Este caminho passará pela montanha do sofrimento, depois pela floresta das feras selvagens e finalmente pelo pântano do desalento.

A Montanha do Sofrimento
Depois de alguém se ter inscrito como legionário com o amor à sua terra no coração, não o espera uma mesa posta, senão que tem de aceitar sobre os ombros o jugo do nosso Redentor Jesus Cristo: ‘Ponho o meu jugo sobre ti…’
E o caminho legionário começa a escalar-se por um monte que o mundo chamou ‘a montanha do sofrimento’.
Ao início, parece fácil escalá-la. Mas pouco depois, a subida torna-se mais difícil, o sofrimento maior. As primeiras gotas de suor começam a cair da face dos legionários.
Então um espírito impuro, infiltrando-se entre os legionários que a escalam, lança pela primeira vez a pergunta: ‘Não seria melhor voltar atrás?
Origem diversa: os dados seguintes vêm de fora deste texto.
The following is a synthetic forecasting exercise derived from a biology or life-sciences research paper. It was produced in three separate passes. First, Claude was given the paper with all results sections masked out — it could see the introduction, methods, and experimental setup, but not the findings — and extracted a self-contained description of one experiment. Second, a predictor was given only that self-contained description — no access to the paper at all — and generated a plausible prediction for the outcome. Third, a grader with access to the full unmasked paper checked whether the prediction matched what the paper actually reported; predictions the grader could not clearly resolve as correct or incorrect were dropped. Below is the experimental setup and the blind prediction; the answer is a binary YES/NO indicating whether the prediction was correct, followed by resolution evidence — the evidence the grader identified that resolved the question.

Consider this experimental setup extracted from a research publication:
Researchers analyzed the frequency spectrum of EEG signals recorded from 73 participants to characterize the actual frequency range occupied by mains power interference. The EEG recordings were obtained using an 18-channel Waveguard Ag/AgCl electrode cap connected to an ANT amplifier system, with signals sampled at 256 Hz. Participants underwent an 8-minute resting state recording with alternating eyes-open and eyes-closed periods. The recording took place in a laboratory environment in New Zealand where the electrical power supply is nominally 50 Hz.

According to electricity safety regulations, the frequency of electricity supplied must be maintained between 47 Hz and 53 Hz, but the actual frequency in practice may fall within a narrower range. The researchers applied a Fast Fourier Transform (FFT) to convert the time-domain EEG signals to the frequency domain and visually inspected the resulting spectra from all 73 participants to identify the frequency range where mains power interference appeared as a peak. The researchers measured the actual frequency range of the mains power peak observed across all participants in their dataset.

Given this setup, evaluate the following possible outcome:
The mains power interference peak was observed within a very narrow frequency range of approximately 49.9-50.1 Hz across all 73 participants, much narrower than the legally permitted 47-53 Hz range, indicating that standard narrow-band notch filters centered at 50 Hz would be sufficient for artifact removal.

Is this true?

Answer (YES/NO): NO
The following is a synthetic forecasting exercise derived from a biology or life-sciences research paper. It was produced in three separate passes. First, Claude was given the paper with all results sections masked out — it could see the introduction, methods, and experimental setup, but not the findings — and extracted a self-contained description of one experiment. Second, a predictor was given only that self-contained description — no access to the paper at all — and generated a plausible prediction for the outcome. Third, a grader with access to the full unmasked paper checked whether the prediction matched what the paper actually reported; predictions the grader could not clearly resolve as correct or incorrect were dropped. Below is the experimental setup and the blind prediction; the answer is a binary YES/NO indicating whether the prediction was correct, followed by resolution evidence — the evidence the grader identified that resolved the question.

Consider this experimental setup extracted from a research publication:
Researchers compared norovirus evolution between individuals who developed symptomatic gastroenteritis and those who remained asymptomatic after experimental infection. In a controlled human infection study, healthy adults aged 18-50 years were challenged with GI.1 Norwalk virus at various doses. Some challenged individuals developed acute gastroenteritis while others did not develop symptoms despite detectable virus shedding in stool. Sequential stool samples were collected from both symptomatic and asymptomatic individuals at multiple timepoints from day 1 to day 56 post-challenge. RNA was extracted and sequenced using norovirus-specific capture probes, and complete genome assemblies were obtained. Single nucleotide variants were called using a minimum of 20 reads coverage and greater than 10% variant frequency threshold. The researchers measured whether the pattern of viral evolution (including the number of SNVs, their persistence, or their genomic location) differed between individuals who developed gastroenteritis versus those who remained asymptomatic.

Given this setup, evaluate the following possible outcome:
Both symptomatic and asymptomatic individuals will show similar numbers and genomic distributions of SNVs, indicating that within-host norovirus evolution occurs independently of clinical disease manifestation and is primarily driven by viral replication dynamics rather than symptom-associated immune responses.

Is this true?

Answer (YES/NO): NO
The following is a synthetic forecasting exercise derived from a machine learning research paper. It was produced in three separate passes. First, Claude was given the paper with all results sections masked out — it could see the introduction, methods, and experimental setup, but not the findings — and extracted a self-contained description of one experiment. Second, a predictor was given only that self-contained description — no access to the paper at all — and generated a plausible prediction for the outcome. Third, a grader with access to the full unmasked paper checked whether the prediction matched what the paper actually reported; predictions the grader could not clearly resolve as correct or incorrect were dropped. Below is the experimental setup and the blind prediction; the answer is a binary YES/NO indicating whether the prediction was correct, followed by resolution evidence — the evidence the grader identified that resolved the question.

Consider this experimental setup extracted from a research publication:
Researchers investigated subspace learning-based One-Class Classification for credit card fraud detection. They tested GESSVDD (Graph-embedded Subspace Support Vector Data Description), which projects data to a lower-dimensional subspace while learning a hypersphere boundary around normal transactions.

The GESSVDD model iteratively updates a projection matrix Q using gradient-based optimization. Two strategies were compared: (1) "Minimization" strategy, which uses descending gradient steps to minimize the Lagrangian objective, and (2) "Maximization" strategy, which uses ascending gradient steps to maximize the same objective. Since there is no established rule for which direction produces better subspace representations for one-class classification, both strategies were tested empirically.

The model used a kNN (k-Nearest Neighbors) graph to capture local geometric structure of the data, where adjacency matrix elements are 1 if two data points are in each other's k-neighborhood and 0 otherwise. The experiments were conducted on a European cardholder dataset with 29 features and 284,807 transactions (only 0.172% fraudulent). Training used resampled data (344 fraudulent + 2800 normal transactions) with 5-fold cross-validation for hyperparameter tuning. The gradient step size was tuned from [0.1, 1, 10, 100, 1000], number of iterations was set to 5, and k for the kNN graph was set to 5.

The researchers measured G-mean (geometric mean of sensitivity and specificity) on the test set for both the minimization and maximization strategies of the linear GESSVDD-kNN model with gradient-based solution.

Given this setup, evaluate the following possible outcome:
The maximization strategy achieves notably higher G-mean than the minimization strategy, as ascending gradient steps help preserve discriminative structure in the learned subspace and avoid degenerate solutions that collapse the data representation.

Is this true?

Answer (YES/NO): NO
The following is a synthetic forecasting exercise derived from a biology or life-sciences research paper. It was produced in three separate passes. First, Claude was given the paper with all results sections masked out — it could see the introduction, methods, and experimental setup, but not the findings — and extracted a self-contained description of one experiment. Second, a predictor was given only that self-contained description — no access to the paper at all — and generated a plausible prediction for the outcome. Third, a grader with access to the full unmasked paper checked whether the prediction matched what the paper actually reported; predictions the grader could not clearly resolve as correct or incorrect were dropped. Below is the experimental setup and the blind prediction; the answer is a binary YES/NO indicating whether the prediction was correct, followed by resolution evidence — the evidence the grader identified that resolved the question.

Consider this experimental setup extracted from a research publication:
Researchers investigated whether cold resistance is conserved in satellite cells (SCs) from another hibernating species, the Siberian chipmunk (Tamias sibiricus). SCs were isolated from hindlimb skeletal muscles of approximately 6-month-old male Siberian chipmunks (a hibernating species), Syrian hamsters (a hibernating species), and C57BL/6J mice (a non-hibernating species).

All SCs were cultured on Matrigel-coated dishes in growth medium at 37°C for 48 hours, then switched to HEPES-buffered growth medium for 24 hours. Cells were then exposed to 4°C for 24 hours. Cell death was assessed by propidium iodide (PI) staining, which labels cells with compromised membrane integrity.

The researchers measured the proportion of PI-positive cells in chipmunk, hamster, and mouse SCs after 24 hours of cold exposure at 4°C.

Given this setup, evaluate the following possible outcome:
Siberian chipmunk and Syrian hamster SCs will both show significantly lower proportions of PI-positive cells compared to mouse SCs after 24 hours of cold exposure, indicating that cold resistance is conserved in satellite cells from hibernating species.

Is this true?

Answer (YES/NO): YES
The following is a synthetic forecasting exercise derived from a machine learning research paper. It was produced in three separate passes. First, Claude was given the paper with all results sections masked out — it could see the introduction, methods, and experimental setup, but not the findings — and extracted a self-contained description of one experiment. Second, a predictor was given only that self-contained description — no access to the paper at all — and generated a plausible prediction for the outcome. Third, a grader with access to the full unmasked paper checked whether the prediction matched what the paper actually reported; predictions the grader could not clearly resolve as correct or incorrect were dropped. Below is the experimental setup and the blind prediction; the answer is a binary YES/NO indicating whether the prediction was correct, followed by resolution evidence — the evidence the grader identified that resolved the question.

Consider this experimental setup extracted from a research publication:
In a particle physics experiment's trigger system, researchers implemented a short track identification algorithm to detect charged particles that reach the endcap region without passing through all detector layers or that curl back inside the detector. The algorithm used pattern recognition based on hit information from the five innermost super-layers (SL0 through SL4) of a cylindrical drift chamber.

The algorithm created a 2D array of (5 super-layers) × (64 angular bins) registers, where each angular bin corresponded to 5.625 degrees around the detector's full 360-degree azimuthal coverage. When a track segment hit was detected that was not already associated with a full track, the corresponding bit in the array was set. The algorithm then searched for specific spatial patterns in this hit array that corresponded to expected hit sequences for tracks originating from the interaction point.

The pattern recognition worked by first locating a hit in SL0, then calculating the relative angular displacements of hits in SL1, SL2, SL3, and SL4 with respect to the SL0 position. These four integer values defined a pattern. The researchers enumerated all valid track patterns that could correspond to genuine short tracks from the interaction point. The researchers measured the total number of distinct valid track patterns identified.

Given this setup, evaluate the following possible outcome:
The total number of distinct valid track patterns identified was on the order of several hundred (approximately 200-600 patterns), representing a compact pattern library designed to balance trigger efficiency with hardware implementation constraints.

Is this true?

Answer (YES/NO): NO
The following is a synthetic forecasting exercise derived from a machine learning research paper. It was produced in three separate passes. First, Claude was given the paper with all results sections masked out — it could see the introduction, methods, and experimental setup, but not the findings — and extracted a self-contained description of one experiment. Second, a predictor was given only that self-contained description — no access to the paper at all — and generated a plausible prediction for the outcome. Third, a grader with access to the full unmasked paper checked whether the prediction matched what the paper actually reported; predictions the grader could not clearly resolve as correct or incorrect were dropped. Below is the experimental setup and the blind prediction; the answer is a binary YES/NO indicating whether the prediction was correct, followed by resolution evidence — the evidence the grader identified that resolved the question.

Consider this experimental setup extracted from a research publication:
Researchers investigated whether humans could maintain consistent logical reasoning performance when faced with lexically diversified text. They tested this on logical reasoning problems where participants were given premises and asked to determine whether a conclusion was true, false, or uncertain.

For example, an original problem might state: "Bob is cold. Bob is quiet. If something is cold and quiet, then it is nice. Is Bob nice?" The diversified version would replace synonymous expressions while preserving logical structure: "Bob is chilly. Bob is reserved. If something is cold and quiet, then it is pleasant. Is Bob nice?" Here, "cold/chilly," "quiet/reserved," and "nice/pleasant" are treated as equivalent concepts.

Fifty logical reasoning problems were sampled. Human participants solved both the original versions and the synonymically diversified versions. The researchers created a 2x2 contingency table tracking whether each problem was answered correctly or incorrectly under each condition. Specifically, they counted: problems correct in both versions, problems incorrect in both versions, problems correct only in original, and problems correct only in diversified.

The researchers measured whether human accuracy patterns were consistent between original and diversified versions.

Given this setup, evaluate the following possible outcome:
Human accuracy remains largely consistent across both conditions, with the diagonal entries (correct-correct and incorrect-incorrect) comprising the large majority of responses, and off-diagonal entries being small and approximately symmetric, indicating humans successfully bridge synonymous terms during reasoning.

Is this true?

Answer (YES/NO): YES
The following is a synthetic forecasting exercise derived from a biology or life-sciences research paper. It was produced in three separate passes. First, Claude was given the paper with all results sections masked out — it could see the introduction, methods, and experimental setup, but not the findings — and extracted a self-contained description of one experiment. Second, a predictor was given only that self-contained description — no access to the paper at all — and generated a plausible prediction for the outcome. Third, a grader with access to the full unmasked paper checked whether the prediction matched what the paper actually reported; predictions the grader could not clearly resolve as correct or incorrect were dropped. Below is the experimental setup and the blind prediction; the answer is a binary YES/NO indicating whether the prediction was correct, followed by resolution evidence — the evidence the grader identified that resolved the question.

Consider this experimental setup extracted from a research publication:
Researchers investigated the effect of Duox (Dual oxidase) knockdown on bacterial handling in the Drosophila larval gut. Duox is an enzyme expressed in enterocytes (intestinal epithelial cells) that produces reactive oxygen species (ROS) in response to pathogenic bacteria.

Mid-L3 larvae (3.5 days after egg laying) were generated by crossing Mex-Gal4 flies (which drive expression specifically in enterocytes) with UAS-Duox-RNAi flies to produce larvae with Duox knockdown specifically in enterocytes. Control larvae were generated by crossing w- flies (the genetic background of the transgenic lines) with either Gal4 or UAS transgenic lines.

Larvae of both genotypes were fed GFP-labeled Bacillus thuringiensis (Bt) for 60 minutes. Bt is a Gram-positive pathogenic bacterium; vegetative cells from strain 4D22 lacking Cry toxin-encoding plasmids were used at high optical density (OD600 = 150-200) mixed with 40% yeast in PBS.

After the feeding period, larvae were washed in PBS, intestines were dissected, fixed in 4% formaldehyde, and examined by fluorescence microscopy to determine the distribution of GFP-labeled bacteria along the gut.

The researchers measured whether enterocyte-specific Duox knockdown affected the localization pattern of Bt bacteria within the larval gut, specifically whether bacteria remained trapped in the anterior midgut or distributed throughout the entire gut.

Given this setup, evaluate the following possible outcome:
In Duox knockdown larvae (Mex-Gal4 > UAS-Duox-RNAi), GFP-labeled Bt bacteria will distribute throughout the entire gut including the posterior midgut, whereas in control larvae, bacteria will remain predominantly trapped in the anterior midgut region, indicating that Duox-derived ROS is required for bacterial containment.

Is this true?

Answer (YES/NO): YES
O caminho legionário sobre o qual caminhamos começa a tornar-se difícil e a montanha é larga e alta, tanto que não vemos o fim’. Mas o legionário não presta atenção, segue adiante e escala sem dificuldade. Mas, sempre subindo pelo monte sem fim, começa a cansar-se, parece que as forças começam a abandoná-lo.
Felizmente para ele, encontra uma fonte, límpida como o coração de um amigo. Refresca-se, limpa os olhos, respira um pouco e de pronto retoma a ascensão da montanha do sofrimento. Ultrapassa metade do caminho, e ali começa a montanha sem água, sem erva, sem sombra, onde apenas se encontram pedras e penhascos. E o legionário, ao ver aquilo, diz: ‘Até aqui muito sofri. Senhor, ajuda-me a chegar ao cume’. Mas o espírito do mal lança-lhe a pergunta: ’Não seria melhor voltar atrás? Deixa o amor pela tua terra. Não vez que deves falecer se amas a Pátria, a Estirpe e a Terra? E, depois, que vais aqui ganhar? Não é melhor que fiques tranquilo em tua casa?’
Sobre a pedra desnuda, ele sobe com fé infinita. Agora está cansado. Cai. Resvalam as suas mãos e vê correr o sangue pelos seus joelhos. Levanta-se como um valente e sobe de novo. Falta-lhe pouco. Mas a pedra é agora empinada e angulosa, o sangue flui-lhe do peito e goteia sobre a pedra inclemente. ‘Não seria melhor que regresses?’, pergunta de novo a voz do espírito imundo. Ele parece ficar pensativo. Mas de improviso ouve uma voz que grita das profundezas dos séculos: ‘Adiante, rapazes! Não vos desalenteis!’ Um último esforço. E a valorosa frente chega ao cimo triunfante, sobre o alto da montanha do sofrimento, com o espírito cristão e romeno cheio de felicidade e satisfação.
‘Sereis felizes quando vos persigam e apenas digam más palavras contra vós… E eles partiam, alegrando-se de terem sido golpeados em nome de Jesus’.
Muito padecem os legionários subindo por esta montanha do sofrimento. Necessitaríamos um livro inteiro para descrever o seu sofrimento.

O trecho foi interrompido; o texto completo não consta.